Dopo la firma dell'armistizio, l'8 settembre 1943 in Istria e in Dalmazia i partigiani iugoslavi di Tito si vendicarono contro i fascisti che, nell'intervallo tra le due guerre, avevano amministrato questi territori con durezza, reprimendo e osteggiando le popolazioni slave locali. Fra il 1943 e il 1945, con alterne vicende, migliaia di italiani furono uccisi e spesso “infoibati”, gettati in cavita’ carsiche naturali chiamate "foibe", dall’esercito di Tito e dai suoi seguaci, che avevano occupato quella regione, prima parte del Regno d’Italia, con l’intento di annetterla alla nuova Repubblica Socialista di Iugoslavia.

Giovanni Radeticchio, uno dei testimoni oculari più noti di queste atrocità, ha fornito una descrizione agghiacciante delle modalità di esecuzione. Secondo le sue testimonianze, le vittime venivano catturate improvvisamente, spesso durante la notte, e portate nel luogo di esecuzione. Il più delle volte, si trattava di persone che non avevano avuto alcun processo giuridico e che, senza alcuna possibilità di difesa, venivano fucilate o gettate vive nelle foibe, dove andavano incontro ad una morte terribile. Egli racconta anche come questi crimini di guerra, purtroppo, venissero legittimati come atti di giustizia o come una giusta reazione alle violenze fasciste.
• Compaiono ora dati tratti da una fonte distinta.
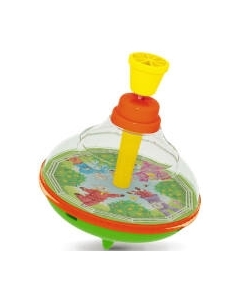 Развивающая игрушка Stellar Юла малая Сказочная / 01343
Le personalità vittime delle foibe erano uomini e donne, giovani e anziani, considerati “nemici del popolo” da parte dei partigiani jugoslavi di Tito sia in quanto legati al Partito Nazionale Fascista sia civili: infatti, uno degli scopi principali era quello di eliminare le persone che avrebbero costituito la futura classe dirigente italiana come politici, funzionari e ufficiali pubblici, magistrati, imprenditori, insegnanti, i quali venivano considerati come promotori della cultura italiana. Spesso queste esecuzioni avvenivano senza alcuna distinzione di età o di responsabilità individuale e per questo spesso erano colpite intere famiglie e bambini in quanto legati a qualcuno considerato come un nemico.
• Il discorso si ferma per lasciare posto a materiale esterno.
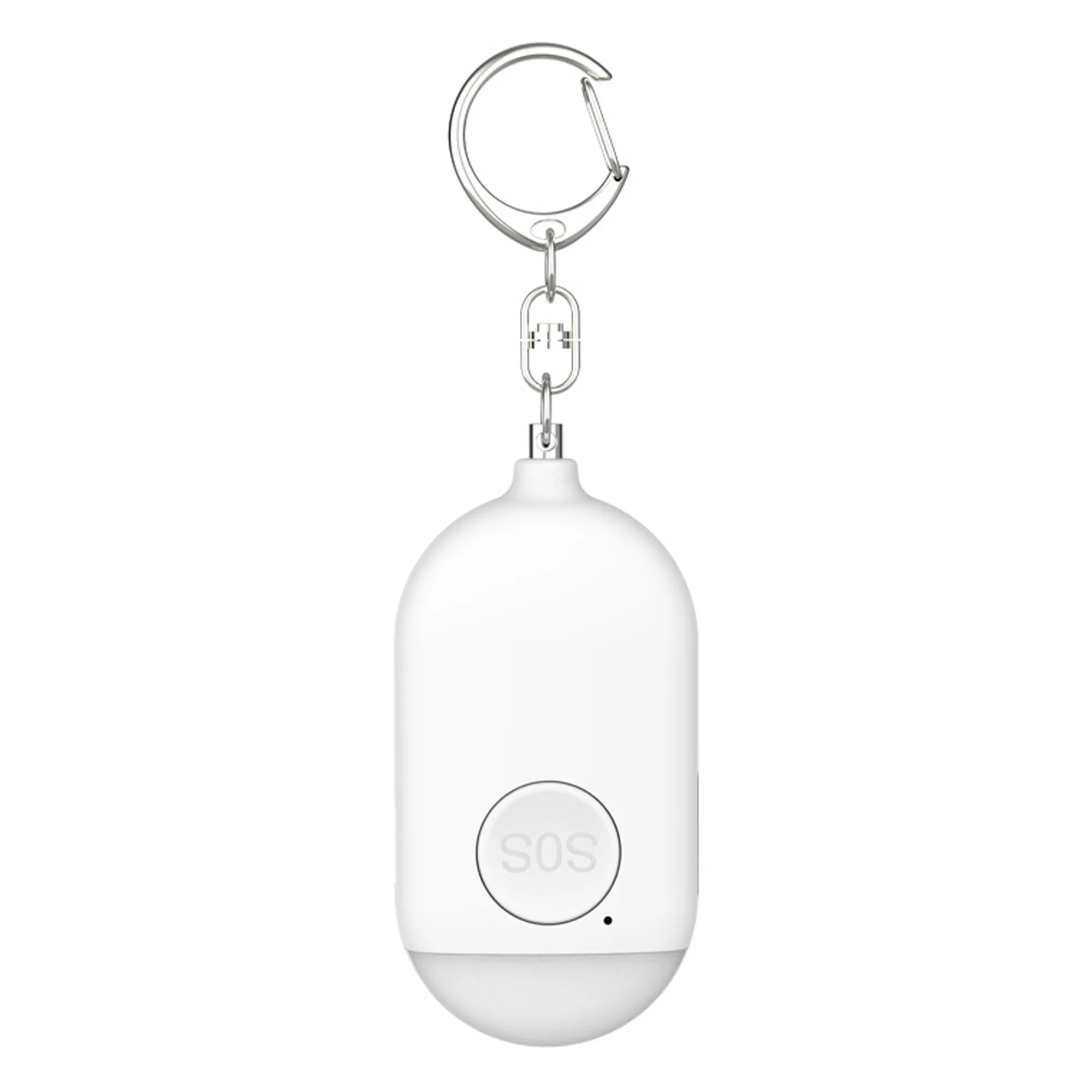 Rechargeable Anti Wolf Alarm 5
Emblematica è a questo proposito la storia di Norma Cossetto, che non solo ci ha colpito perché si tratta di una giovane ragazza molto vicina alla nostra età, ma perché le si prospettava davanti un futuro particolarmente brillante e felice. Era infatti una giovane studentessa istriana iscritta alla Facoltà di Lettere e Filosofia dell’Università di Padova con il sogno di diventare insegnante. Il suo destino cambiò tragicamente nel settembre del 1943, dopo l’armistizio italiano: infatti, Norma fu arrestata dai partigiani jugoslavi con l’accusa di collaborazionismo, solo perché era figlia di un funzionario fascista locale. Fu sottoposta a violenze indicibili, ma nonostante tutto, non rinnegò mai le sue origini e i suoi ideali. La notte tra il 4 e il 5 ottobre 1943, venne caricata su un camion insieme ad altri prigionieri e portata nei pressi di Villa Surani. In questo luogo, venne gettata viva in una foiba. Quando il suo corpo fu ritrovato, i segni delle violenze subite raccontavano l’orrore di quegli ultimi momenti.
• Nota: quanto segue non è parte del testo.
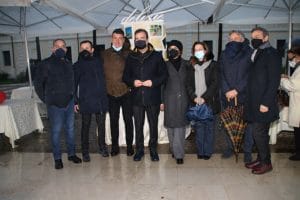 Cosenza, Corso Mazzini diventa luogo della cultura e della socialità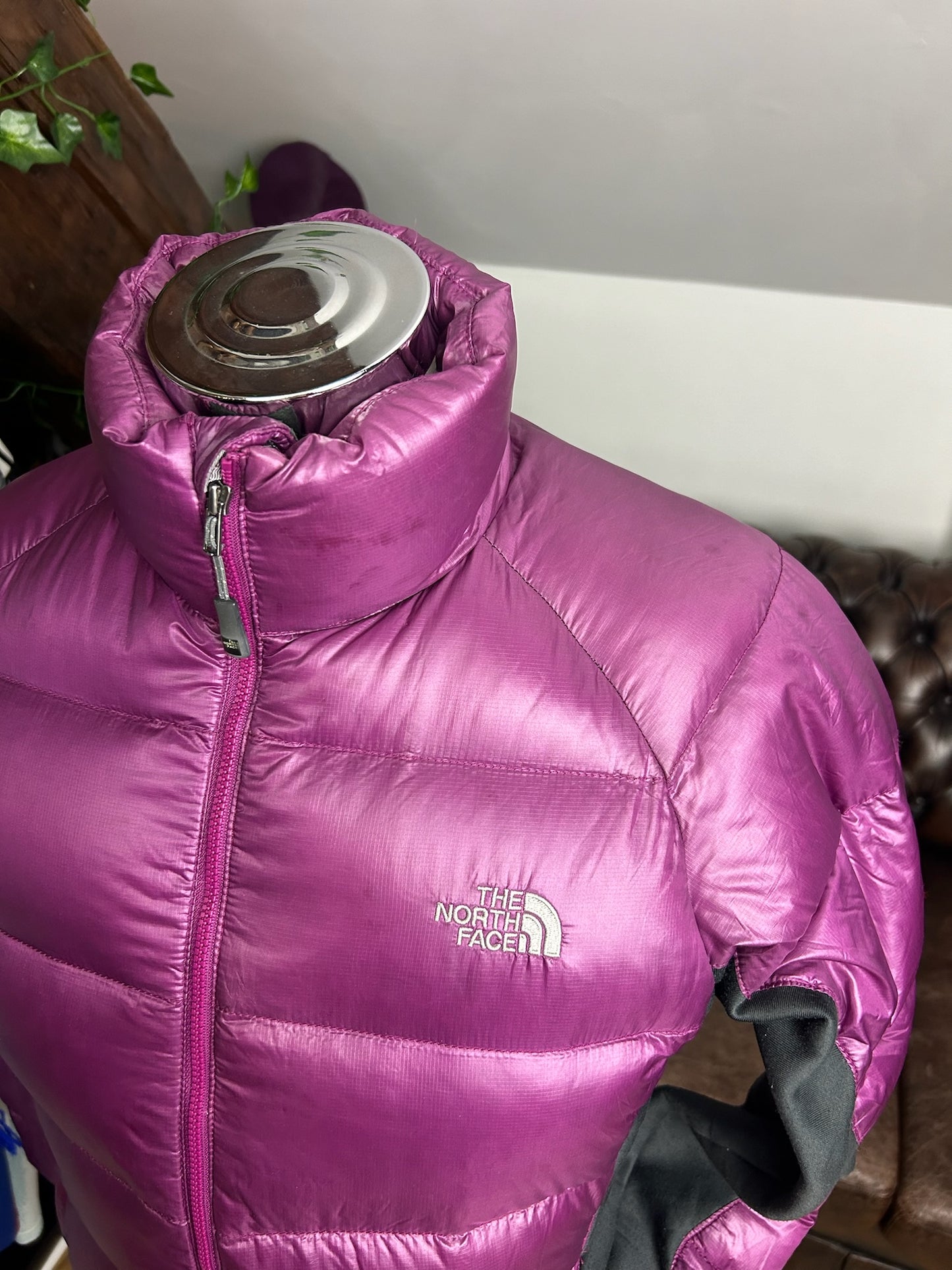 THE NORTH FACE 800 PUFFER (w. M)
La giornata del ricordo ci lascia il compito di diffondere consapevolezza su questi atti di violenza che a lungo sono stati taciuti: deve continuare ad essere un'occasione di riflessione, perché troppo spesso riduciamo i singoli individui a delle cifre, spesso nemmeno sicure, e pensiamo che per commemorare basti riportarle. Questa non è vera memoria: è il ricordo di nomi, storie e volti che effettivamente rende giustizia agli uomini , alle donne e ai bambini che hanno perso la vita o la cui memoria è stata per sempre macchiata dagli orrori vissuti. Non abbiamo bisogno di numeri freddi che li facciano apparire quasi come una massa astratta, come se ognuno di loro non avesse avuto delle ambizioni, una vita, come se non fosse stato improvvisamente strappato dall’affetto dei propri cari. Sì è trattato di persone reali, come lo possono essere un nostro parente o un amico. Non parliamo unicamente di vittime dell'infoibamento, ma anche dei profughi che durante l'esodo istriano giuliano dalmata, lasciando la propria terra, sono stati inevitabilmente forzati ad abbandonare parte della propria identità. Se questa giornata esiste è anche per permetterci di sviluppare una visione più nitida, sulla storia e su ciò che avviene ogni giorno: perché se il passato è offuscato, di conseguenza non siamo capaci di guardare con chiarezza nemmeno il crudo presente.